Crisses crisses at kinhost.org
Thu Sep 28 09:04:13 CDT 2006

On Sep 28, 2006, at 9:08 AM, Stirling Westrup wrote:

> Yesterday I was at a local club meeting and some folks were talking
> about setting up a CMS to manage a website for the club. It would have
> the usual features of news and articles, but they were also hoping to
> use it to replace meetup.com which they are currently using to inform
> folks of venue and time changes (of which there have been many).
> I'm not exactly sure how that would be done in PmWiki, but I suggested
> that we use it anyway because
>   a) I like it, and
>   b) I figured it couldn't be too hard.
> I'm thinking that a good solution would use something like FASTData so
> that folks could register for the newsletter and/or meeting updates
> (with double opt-in) and use PmCal or similar to display event  
> dates on
> the site.

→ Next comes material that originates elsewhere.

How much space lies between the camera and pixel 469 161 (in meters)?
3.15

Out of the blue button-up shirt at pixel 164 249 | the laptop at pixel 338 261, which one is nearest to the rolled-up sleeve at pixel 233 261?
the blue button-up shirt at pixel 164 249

Like meetup we'd also want user profiles and RSVP  
> feedback for
> meeting attendance. There was also talk about using the site to  
> manage a
> discussion list. Does anyone have any suggestions about best ways of
> doing all this?
> Secondly, someone else suggested that we use Drupal instead, not  
> because
> of any particular familiarity with it (as far as I could tell) but
> because its well known and has a large user base. I've never used  
> it but
> I've heard its hard to install and set-up and would like to hear the
> opinions of anyone here who's used it. I'm not really interested in
> trashing it, but I would like to have some (reasonably) objective pros
> and cons to put forward before a decision is made.
> I've agreed to put together a simple demonstration site to show how it
> might work under PmWiki and I'm interested in any advice folks have.

My primary business is application installation, customization and  

I've looked at a bunch of CMS systems.  Weighed their pros & cons.

I rejected Drupal because I wanted a business directory once and  
couldn't find a good module for it.  That really frustrated me.

I rejected Joomla! (and hence Mambo) because, while their best  
business directory ($99) was ok they have a set number of user groups  
out of the box.  Extending to customizable user groups requires  
breaking the package and comes with NO guarantees that other modules  
(purchased or not) would continue to work after.  That went right  
into the trash.  If ANYONE wants a license for a Joomla business  
directory package I'd be glad to pass on the license at a  
considerable discount and recoup my loss, since I never used it....

I then went to Xoops.  I like Xoops.  It's not as pretty out-of-the- 
box (Joomla is pretty!), but it's extensible, has multiple groups out- 
of-the-box, tons of plug-ins, and I feel like it's a true free-OSS  
package with the same type of giving community I experience with  
PmWiki.  Their package is built with a basic core and EVERY feature  
is a plug-in.  You opt to install the features you want.  All the  
plug-ins are independent.  You don't have to break the core package  
to add an extension (Joomla & oscommerce are guilty as charged!).

I come back after that to PmWiki.  I love PmWiki and greatly look  
forward to the day I can give out PmWiki instead of even Xoops to  
paying clients, as a CMS, shopping cart, and otherwise.

I think that FASTData is young, and in spite of how Caveman gushes  
about how easy it is you're looking at more work than you think to  
create the features you want at this particular moment.  I've been  
working on http://www.similepedia.com for weeks now -- far outside of  
my deadline -- because PmWiki is changing so rapidly right now and  
I'm waiting on upcoming features to finish the package for my client.

However, you may want to fall back on the stable version of PmWiki  
and features that PmWiki does already have.  One forum package is  
broken in the latest releases, but if you fall back to the latest  
2.1.x stable, you have forums there.  Other plug-ins you mentioned  
are stable.  If you feel confident about doing user logins with  
PmWiki, go for it, but if not I suggest hooking a tiny external  
newsletter package manager in with something that manages using the  
same data to log in with PmWiki.  Or have user logins separate from  
their newsletter subscriptions.  A package I evaluated that looks  
good for newsletter management is Koops mailing list -- looks clean,  
small, just does exactly what it needs to to manage a mailing list  
and opt-outs, and nothing more.  Simple to plug-in to a PmWiki  
template.  That's all you need.  Heck, I'll probably hook it in to my  
MySQL sign-on app (which works on the stable PmWiki) eventually so  
that the mailing list & opt out ties directly in with user account  

So, that's my professional recommendation(s) for you.  Check out  
Xoops if you're not using PmWiki.  If you go with PmWiki, build your  
PmWiki install around stable packages, and upgrade to something  
fancier and with more features when the dust settles and Caveman has  
time to put up some terrific code samples and document things better  
for those of us still scratching our heads.